WHAT NEEDS TO BE DONE: In every row below, replace "chrome exhaust tip" with "metal exhaust pipe" and leave the rest of each line unchanged.

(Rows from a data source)
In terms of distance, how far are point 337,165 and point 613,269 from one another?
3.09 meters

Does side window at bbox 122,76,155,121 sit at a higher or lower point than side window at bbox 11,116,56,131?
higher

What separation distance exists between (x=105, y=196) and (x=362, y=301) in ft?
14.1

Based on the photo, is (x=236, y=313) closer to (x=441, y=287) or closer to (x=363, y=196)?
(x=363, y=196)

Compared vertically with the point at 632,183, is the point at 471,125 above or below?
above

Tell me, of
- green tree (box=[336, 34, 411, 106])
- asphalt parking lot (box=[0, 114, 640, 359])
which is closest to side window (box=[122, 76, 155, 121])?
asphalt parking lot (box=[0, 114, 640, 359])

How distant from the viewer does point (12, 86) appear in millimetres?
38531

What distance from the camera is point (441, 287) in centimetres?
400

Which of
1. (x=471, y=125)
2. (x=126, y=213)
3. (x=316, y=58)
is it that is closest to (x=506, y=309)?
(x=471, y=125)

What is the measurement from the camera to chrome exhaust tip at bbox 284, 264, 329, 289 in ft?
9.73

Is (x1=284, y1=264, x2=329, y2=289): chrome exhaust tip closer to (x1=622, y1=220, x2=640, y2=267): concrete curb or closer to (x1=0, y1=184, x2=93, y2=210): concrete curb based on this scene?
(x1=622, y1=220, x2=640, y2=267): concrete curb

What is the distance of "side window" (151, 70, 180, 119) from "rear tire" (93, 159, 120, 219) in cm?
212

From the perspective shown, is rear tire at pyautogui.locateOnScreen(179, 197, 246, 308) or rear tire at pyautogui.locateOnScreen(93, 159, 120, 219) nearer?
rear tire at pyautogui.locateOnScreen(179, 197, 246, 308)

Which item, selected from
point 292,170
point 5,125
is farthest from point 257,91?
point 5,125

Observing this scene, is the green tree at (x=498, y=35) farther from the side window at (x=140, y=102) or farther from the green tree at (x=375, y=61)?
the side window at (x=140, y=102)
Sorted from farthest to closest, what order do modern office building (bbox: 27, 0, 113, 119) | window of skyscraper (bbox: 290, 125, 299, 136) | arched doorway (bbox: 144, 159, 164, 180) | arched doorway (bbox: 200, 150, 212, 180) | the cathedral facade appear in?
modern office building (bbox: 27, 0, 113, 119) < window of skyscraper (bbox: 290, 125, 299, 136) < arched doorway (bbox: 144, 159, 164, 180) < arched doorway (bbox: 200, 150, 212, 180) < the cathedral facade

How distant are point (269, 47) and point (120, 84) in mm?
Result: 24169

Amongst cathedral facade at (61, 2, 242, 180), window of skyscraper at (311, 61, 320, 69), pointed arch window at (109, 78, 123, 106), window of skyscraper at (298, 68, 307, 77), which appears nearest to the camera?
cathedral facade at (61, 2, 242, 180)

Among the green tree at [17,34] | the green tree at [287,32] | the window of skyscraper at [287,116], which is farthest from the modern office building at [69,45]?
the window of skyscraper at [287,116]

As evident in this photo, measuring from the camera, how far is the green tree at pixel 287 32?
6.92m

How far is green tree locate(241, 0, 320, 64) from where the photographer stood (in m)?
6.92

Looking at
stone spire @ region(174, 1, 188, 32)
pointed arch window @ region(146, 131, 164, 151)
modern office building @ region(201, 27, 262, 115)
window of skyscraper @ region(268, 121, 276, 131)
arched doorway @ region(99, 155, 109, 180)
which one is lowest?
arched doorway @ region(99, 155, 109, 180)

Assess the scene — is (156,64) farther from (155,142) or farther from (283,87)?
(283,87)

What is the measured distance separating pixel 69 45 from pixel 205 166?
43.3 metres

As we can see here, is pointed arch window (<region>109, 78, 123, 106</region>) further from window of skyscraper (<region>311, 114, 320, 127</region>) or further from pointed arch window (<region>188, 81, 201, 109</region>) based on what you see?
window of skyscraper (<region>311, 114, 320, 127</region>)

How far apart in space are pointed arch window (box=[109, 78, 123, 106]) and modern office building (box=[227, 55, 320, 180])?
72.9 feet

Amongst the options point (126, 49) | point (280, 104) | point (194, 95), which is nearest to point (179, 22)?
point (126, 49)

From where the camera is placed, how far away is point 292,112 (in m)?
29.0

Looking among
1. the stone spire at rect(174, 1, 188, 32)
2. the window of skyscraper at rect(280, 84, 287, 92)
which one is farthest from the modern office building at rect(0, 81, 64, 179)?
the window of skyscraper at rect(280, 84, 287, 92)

COMPLETED EXERCISE:
In terms of distance, how far are point 337,165 and point 613,269 from one another?
3.09 meters

Does side window at bbox 122,76,155,121 sit at a higher or lower point than side window at bbox 11,116,56,131?
higher

What separation distance exists between (x=105, y=196) and (x=362, y=301) in ft?
14.1

Based on the photo, is (x=236, y=313) closer to (x=441, y=287) or closer to (x=363, y=196)?
(x=363, y=196)

Compared vertically with the point at 632,183, is the point at 471,125 above or below?
above

Tell me, of
- green tree (box=[336, 34, 411, 106])
- asphalt parking lot (box=[0, 114, 640, 359])
which is closest to side window (box=[122, 76, 155, 121])?
asphalt parking lot (box=[0, 114, 640, 359])

How distant from the viewer does point (12, 86) appear in millimetres?
38531

What distance from the camera is point (441, 287) in centimetres?
400

Which of
1. (x=471, y=125)
2. (x=126, y=213)
3. (x=316, y=58)
is it that is closest to (x=506, y=309)?
(x=471, y=125)

What is the measurement from the camera to metal exhaust pipe at bbox 284, 264, 329, 289 in ft?
9.73

Is (x1=284, y1=264, x2=329, y2=289): metal exhaust pipe closer to (x1=622, y1=220, x2=640, y2=267): concrete curb or closer to (x1=0, y1=184, x2=93, y2=210): concrete curb based on this scene?
(x1=622, y1=220, x2=640, y2=267): concrete curb

What is the distance of "side window" (151, 70, 180, 119) from "rear tire" (93, 159, 120, 219) in cm?
212

From the perspective shown, is rear tire at pyautogui.locateOnScreen(179, 197, 246, 308) or rear tire at pyautogui.locateOnScreen(93, 159, 120, 219) nearer?
rear tire at pyautogui.locateOnScreen(179, 197, 246, 308)

Which item, selected from
point 292,170
point 5,125
is farthest from point 257,91?
point 5,125

Observing this scene, is the green tree at (x=498, y=35) farther from the side window at (x=140, y=102) or farther from the green tree at (x=375, y=61)?
the side window at (x=140, y=102)
Sorted from farthest to closest, what order do modern office building (bbox: 27, 0, 113, 119) | window of skyscraper (bbox: 290, 125, 299, 136) | arched doorway (bbox: 144, 159, 164, 180) | arched doorway (bbox: 200, 150, 212, 180) | the cathedral facade appear in?
modern office building (bbox: 27, 0, 113, 119) < window of skyscraper (bbox: 290, 125, 299, 136) < arched doorway (bbox: 144, 159, 164, 180) < arched doorway (bbox: 200, 150, 212, 180) < the cathedral facade

How distant are point (269, 47) and point (120, 84) in mm?
Result: 24169

Amongst cathedral facade at (61, 2, 242, 180), window of skyscraper at (311, 61, 320, 69), pointed arch window at (109, 78, 123, 106), window of skyscraper at (298, 68, 307, 77), which appears nearest to the camera?
cathedral facade at (61, 2, 242, 180)

Among the green tree at [17,34] | the green tree at [287,32] | the window of skyscraper at [287,116], which is farthest from the modern office building at [69,45]?
the window of skyscraper at [287,116]

As evident in this photo, measuring from the camera, how far is the green tree at pixel 287 32?
6.92m

How far is green tree locate(241, 0, 320, 64) from where the photographer stood (in m)?
6.92

Looking at
stone spire @ region(174, 1, 188, 32)
pointed arch window @ region(146, 131, 164, 151)
modern office building @ region(201, 27, 262, 115)
window of skyscraper @ region(268, 121, 276, 131)
arched doorway @ region(99, 155, 109, 180)
which one is lowest?
arched doorway @ region(99, 155, 109, 180)

Assess the scene — is (156,64) farther from (155,142) or farther from (283,87)?
(283,87)

What is the measured distance separating pixel 69 45 from pixel 205 166?
43.3 metres

As we can see here, is pointed arch window (<region>109, 78, 123, 106</region>) further from window of skyscraper (<region>311, 114, 320, 127</region>) or further from pointed arch window (<region>188, 81, 201, 109</region>) based on what you see?
window of skyscraper (<region>311, 114, 320, 127</region>)

How far apart in space are pointed arch window (box=[109, 78, 123, 106]) and modern office building (box=[227, 55, 320, 180])?
72.9 feet

Amongst the options point (126, 49) | point (280, 104) | point (194, 95), which is nearest to point (179, 22)?
point (126, 49)

From where the camera is placed, how far away is point 292,112 (in m)?
29.0

Looking among
1. the stone spire at rect(174, 1, 188, 32)
2. the window of skyscraper at rect(280, 84, 287, 92)
which one is farthest from the modern office building at rect(0, 81, 64, 179)?
the window of skyscraper at rect(280, 84, 287, 92)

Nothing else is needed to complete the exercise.